Supplemental Data 1: Differential gene expression for Pdgfra-lineage mesenchymal cell types
Supplemental Data 5: Differential gene expression for integrated scRNA-seq dataset from Pdgfra-lineage trace after influenza infection (sham, day 14, and day 28).
Supplemental Data 2: Differential gene expression for Pdgfrb-lineage mesenchymal cell types
Supplemental Data 6: Predicted transcription factor activity within Pdgfra-lineage mesenchymal cell types at day 28 after influenza infection.
Supplemental Data 7: Differential gene expression for human mesenchymal cell types.
Supplemental Data 3: Cleared 200um thick lung section showing separation of Pdgfrb (red) and Pdgfra (green) in the alveolar space.
Each frame is 1 μm is in the z-direction. Video is played at 10 frames/second (i.e. 10 μm/second).
Supplemental Data 4: Cleared 200um thick lung section showing separation of Pdgfrb (red) and Pdgfra (green) in the alveolar space.
Each frame is 1 μm is in the z-direction.
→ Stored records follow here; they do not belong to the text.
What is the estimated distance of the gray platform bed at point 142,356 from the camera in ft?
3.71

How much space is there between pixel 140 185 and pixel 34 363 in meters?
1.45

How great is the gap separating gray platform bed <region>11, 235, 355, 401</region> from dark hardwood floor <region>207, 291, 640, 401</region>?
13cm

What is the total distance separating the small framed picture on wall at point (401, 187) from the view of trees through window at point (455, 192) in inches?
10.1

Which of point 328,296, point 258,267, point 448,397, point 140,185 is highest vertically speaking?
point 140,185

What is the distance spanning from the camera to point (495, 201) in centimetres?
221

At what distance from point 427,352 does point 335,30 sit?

Video is played at 10 frames/second (i.e. 10 μm/second).
Supplemental Table 2: Primer sequences.
Primer sequences used to generate the qRT-PCR data in this study.
Supplemental Table 1: Patient characteristics.
A list of all of the patients who were included in the analyses presented herein (other than previously published data when mentioned). Age, gender, self-identified race, and cause of death or disease at time of transplantation are provided. Where available, smoking history, FEV1, and/or arterial partial pressure of O2 to fraction of inspired O2 (P/F ratio) is also reported. The use of tissue is indicated by the type of experiment.
Data Availability Statement
All newly generated mouse scRNA-seq data have been deposited into GEO (GSE249931). Any additional information required to reanalyze the data reported in this paper is available from the lead author upon request.